M’inculò con ferocia mentre io mi scioglievo in lacrime, mi sbatteva e chiavava, come se fossi stato l’ultima delle sgualdrine, eppure in quel gioco al massacro c’era una passione reciproca, e i suoi colpi di cazzo andavano a colpire i punti giusti dentro al mio culo.
Ai singhiozzi si sostituirono i gemiti, e alla sua ferocia di chiavatore si mischiò la volontà di farmi stare bene, non mi stava più punendo col suo cazzo, mi stava scopando e poi stava facendo all’amore con me, non solo col mio culo.
Baci in bocca, sul collo, cambi di posizione, una sorta di kamasutra della sodomia.
Era instancabile ed io erro insaziabile, non ho idea di quanto sia durata quella scopata, ma era stata la più intensa e lunga della mia vita, almeno fino a quel momento.
Poi dall’interrato salimmo alla villa per bere qualcosa, e stare lì, abbracciati sul divano, mentre facevamo finta di guardare un film, con le sue mani che scorrevano sui segni che la punizione aveva lasciato ovunque sul mio corpo.
Sentire le sue dita che seguivano quella nuova geografia della mia pelle mi eccitò, furiosamente, ed eccitò pure lui.
Mi scopò in bocca, a fondo, nella gola, e poi si prese di nuovo il culo, ed io ne fui felice, ero felice e rilassato, come se mi fossi fatto di ero a più non posso, accolsi il suo membro e mi mossi al suo ritmo, lasciai che fosse lui a guidare il piacere, mi arresi, non cercai di mettermi al suo livello, lui era il maschio, io il cucciolo, e basta, non c’era altro da aggiungere.

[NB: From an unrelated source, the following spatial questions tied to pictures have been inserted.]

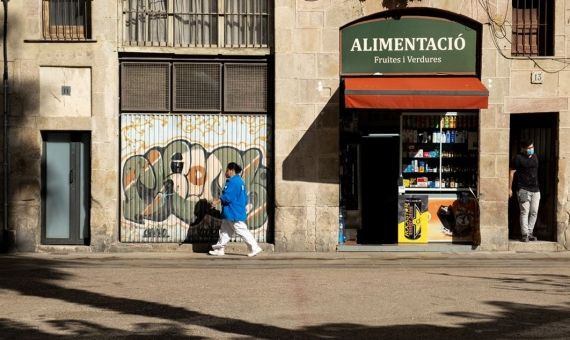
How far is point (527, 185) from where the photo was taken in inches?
661

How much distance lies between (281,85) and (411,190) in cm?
316

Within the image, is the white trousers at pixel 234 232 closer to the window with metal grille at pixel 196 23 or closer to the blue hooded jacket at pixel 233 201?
the blue hooded jacket at pixel 233 201

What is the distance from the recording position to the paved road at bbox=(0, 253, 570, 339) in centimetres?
885

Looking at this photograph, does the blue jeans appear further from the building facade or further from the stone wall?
the stone wall

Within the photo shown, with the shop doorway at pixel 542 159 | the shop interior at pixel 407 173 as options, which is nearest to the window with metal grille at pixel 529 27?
the shop doorway at pixel 542 159

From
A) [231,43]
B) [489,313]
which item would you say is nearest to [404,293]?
[489,313]

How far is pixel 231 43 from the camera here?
16.9 meters

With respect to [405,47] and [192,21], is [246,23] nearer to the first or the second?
[192,21]

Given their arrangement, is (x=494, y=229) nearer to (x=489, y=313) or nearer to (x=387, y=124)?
(x=387, y=124)

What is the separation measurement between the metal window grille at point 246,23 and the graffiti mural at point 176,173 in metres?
1.45

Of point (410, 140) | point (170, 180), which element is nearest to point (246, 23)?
point (170, 180)

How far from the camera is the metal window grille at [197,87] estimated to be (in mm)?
16750

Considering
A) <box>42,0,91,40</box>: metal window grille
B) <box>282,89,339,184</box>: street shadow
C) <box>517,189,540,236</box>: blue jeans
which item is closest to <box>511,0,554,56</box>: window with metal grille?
<box>517,189,540,236</box>: blue jeans

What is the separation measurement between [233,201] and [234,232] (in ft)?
2.49
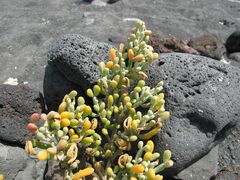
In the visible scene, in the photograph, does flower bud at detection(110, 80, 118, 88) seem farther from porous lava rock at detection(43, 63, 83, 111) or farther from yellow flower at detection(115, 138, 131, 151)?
porous lava rock at detection(43, 63, 83, 111)

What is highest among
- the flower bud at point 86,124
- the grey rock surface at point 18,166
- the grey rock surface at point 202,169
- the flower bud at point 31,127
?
the flower bud at point 31,127

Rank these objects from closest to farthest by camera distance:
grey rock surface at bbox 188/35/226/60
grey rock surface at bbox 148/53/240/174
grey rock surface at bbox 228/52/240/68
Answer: grey rock surface at bbox 148/53/240/174 < grey rock surface at bbox 188/35/226/60 < grey rock surface at bbox 228/52/240/68

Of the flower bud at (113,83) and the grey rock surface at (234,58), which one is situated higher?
the flower bud at (113,83)

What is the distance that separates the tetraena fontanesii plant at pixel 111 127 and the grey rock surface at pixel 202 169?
71 centimetres

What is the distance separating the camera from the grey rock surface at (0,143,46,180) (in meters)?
2.42

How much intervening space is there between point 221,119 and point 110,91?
101cm

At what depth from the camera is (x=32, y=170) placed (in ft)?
8.14

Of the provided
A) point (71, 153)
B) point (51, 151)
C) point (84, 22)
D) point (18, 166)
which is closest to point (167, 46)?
point (84, 22)

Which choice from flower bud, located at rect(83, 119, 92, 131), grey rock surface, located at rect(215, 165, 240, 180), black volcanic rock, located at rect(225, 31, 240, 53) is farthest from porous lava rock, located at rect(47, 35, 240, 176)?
black volcanic rock, located at rect(225, 31, 240, 53)

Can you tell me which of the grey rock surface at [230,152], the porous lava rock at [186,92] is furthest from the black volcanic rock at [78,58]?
the grey rock surface at [230,152]

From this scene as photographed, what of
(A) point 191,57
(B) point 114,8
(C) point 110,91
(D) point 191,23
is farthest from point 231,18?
(C) point 110,91

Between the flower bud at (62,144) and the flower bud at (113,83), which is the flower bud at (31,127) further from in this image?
the flower bud at (113,83)

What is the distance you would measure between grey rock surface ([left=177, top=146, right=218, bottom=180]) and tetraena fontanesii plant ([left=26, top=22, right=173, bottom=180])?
71cm

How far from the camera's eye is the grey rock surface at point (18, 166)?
95.2 inches
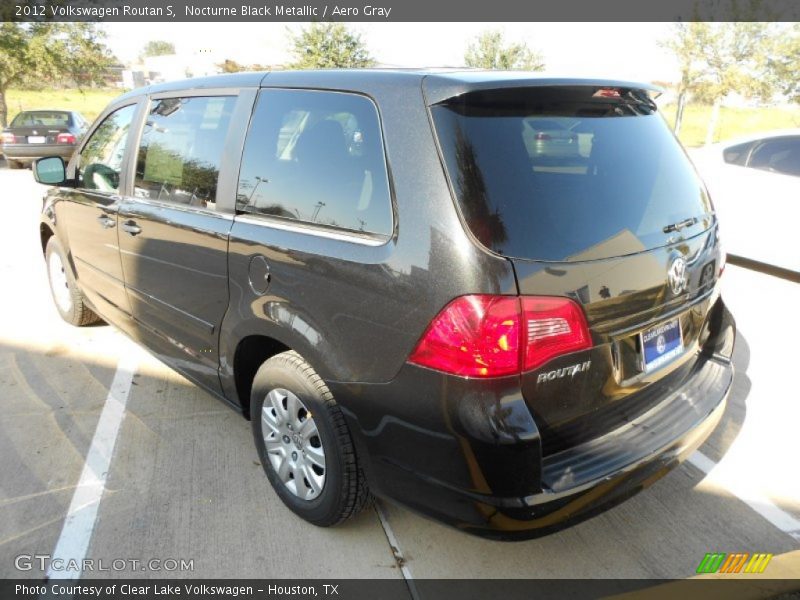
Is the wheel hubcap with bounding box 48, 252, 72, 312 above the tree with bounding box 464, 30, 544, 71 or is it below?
below

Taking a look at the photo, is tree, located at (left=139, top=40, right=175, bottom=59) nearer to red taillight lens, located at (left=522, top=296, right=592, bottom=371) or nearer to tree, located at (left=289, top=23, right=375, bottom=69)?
tree, located at (left=289, top=23, right=375, bottom=69)

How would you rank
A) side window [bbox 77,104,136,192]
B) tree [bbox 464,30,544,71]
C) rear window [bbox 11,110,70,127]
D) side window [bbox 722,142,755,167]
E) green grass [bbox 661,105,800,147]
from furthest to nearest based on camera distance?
tree [bbox 464,30,544,71] → green grass [bbox 661,105,800,147] → rear window [bbox 11,110,70,127] → side window [bbox 722,142,755,167] → side window [bbox 77,104,136,192]

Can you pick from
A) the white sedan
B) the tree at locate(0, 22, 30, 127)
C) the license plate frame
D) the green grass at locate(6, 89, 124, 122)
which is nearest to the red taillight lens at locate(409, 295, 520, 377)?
the license plate frame

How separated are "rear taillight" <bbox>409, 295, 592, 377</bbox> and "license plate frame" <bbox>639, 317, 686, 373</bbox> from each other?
1.36 feet

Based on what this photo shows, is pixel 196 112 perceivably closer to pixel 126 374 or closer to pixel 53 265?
pixel 126 374

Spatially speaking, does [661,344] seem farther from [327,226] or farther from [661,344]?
[327,226]

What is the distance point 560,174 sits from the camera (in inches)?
77.4

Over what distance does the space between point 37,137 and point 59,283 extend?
13133 millimetres

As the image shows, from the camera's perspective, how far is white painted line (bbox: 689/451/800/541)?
2.59m

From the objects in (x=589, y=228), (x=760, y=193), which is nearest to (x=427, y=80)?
(x=589, y=228)

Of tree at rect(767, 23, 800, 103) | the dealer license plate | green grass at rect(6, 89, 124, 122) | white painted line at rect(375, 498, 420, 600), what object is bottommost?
white painted line at rect(375, 498, 420, 600)

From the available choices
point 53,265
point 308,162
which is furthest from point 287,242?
point 53,265

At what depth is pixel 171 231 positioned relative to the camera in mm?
2932

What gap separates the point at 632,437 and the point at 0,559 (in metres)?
2.57
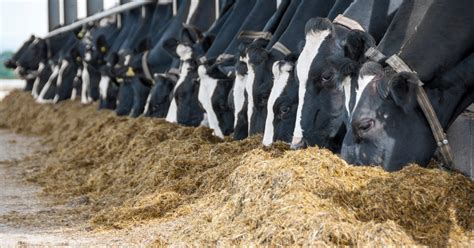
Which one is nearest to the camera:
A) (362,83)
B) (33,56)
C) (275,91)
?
(362,83)

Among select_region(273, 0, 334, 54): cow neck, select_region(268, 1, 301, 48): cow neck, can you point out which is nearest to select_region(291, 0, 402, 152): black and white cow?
select_region(273, 0, 334, 54): cow neck

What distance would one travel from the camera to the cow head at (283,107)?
7566mm

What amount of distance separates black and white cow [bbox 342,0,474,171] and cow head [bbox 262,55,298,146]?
141 cm

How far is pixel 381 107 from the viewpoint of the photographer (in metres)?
6.00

A gambe aperte mi lasciai alle spalle ogni ritegno residuo, lo avvolsi col mio corpo per ringraziarlo del suo cazzo così grande e potente.
Bacia il suo viso, e lui la mia bocca, sentivo la sua barba sul mio volto liscio, e i peli del suo torace, contro il mio corpo, vedevo i suoi muscoli che si gonfiavano, i suoi grandi bicipiti, e tutto il corpo che si muoveva per spingere i colpi del suo pene dentro di me, per godere e farmi godere.

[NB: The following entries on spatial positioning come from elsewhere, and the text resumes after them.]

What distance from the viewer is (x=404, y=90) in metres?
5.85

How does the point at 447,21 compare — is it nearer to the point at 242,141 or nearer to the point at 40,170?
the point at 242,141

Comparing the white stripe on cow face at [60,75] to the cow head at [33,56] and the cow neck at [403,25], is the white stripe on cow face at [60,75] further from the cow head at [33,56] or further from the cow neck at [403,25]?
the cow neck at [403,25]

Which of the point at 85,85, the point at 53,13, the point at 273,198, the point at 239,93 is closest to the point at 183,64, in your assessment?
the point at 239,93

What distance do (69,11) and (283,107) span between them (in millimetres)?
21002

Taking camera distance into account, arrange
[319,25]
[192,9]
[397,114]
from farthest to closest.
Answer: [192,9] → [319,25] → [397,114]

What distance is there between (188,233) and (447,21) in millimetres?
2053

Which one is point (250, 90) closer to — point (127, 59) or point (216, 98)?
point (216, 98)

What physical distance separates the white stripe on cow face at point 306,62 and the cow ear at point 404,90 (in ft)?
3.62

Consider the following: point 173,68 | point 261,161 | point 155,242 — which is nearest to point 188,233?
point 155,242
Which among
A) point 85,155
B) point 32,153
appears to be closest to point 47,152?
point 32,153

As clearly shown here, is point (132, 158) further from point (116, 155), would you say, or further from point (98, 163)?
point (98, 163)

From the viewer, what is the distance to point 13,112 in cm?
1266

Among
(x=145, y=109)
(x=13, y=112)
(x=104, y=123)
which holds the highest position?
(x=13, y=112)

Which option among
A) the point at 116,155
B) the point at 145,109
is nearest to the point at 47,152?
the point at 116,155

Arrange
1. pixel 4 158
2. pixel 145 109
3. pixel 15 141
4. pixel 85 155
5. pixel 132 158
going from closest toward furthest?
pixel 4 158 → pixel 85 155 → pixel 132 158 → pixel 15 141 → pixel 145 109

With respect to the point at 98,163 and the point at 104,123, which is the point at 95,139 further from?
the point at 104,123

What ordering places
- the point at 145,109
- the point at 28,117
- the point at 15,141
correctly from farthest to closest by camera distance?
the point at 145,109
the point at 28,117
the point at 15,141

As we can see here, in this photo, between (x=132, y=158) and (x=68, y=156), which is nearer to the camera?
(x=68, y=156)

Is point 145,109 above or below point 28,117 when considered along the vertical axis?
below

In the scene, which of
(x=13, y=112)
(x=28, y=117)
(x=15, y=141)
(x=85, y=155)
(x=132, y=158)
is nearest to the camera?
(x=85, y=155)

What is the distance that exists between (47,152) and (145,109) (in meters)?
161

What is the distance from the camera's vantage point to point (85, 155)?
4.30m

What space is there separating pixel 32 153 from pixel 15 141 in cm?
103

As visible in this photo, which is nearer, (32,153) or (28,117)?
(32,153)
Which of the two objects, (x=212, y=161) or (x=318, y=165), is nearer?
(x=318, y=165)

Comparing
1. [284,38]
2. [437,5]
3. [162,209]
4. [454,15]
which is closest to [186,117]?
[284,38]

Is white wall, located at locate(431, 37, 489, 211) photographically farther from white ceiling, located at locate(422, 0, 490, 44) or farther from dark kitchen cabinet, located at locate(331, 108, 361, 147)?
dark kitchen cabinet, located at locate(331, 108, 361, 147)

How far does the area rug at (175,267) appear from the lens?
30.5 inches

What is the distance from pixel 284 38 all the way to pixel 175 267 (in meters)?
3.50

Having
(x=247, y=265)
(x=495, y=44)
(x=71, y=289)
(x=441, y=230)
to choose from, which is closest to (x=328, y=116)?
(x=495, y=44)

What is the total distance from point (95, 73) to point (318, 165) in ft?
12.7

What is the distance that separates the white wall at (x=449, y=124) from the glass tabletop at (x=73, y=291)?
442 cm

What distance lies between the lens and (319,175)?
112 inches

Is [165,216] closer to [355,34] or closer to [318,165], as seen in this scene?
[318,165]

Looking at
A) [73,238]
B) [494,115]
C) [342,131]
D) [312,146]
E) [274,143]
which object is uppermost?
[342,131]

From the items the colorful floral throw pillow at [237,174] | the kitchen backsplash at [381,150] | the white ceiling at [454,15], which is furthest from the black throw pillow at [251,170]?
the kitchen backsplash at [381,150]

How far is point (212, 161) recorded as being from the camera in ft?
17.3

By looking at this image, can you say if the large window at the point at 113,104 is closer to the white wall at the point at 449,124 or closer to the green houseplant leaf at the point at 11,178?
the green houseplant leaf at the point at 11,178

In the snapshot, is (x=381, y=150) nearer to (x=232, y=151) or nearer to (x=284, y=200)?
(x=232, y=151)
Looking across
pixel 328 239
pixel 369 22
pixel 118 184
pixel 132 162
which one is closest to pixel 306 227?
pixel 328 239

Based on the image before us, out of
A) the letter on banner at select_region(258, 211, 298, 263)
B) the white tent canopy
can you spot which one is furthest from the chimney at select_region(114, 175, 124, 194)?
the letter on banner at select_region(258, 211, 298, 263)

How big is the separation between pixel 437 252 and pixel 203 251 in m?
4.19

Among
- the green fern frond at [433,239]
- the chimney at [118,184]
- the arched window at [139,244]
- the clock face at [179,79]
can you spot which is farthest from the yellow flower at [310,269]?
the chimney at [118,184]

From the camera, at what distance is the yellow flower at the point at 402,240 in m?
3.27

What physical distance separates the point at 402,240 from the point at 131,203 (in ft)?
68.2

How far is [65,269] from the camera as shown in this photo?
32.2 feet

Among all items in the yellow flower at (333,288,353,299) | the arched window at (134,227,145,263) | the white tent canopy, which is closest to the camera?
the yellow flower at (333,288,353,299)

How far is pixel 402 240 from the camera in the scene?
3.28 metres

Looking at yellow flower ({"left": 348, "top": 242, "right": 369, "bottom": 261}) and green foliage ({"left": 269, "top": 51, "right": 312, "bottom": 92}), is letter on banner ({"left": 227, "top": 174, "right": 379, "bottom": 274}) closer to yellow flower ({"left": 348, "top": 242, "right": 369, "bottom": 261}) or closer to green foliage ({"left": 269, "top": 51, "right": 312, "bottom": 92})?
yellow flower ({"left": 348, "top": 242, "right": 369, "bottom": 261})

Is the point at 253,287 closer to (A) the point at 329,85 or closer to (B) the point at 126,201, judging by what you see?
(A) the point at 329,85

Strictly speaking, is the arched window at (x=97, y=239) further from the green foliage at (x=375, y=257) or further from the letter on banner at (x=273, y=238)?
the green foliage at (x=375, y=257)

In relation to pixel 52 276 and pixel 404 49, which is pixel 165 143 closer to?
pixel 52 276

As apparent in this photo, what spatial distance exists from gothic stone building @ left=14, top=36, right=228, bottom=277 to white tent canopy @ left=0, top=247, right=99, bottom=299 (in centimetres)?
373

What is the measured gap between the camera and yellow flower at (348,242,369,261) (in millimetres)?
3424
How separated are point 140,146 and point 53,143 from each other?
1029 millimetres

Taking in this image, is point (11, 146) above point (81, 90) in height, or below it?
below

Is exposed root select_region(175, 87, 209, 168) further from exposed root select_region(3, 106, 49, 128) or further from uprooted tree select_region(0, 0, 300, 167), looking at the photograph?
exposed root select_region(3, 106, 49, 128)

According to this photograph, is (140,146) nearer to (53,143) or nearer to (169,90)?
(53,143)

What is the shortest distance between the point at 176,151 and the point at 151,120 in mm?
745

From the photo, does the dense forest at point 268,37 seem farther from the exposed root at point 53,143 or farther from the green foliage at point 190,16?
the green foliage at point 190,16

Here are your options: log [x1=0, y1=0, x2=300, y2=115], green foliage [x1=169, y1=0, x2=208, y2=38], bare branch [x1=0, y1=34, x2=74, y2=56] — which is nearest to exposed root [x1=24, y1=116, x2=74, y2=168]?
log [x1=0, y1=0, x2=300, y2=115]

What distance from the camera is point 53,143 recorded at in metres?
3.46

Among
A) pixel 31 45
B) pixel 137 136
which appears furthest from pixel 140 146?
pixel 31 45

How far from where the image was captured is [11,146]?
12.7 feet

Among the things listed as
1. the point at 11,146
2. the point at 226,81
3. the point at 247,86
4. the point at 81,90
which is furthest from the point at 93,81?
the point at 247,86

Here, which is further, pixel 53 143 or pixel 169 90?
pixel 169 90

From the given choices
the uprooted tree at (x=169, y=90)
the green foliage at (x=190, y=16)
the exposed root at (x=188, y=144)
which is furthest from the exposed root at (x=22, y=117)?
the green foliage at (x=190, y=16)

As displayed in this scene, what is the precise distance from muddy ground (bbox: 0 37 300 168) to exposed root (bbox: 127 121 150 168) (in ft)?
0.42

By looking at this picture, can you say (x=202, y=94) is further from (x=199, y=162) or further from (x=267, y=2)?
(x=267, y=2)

E la mia prostata entrò in visibilio, era come se la sentissi ingrossare dentro di me, era lei che reclamava il piacere, e fu lei a far esplodere di schizzi di sperma il mio pene, mentre l’orgasmo interno mi faceva scuotere come se fossi stato morso da una gioiosa tarantola.
E Leo ruggiva, come una belva che ha azzannato la preda, e iniziò a svuotare nuovamente il suo sperma dentro di me, a flotti, e poi saltò fuori per coprirmi di sborra il viso, urlandomi “leccalo, frocetto, mangia il mio sperma, fottuto schiavo di merda”.
E io lo feci, assaporandolo mentre mi colava sulle labbra.
In bagno, sotto la doccia mi spinse in ginocchio per farmi bere la sua piscia, prendendomi a sberle, poi, perché ne avevo persa troppa.
Poi di nuovo un abbraccio, e mi guidò in camera da letto, quella notte mi tenne a casa sua, ed io ci rimasi, volentieri, dormii con la testa sul suo ampio torace di maschio.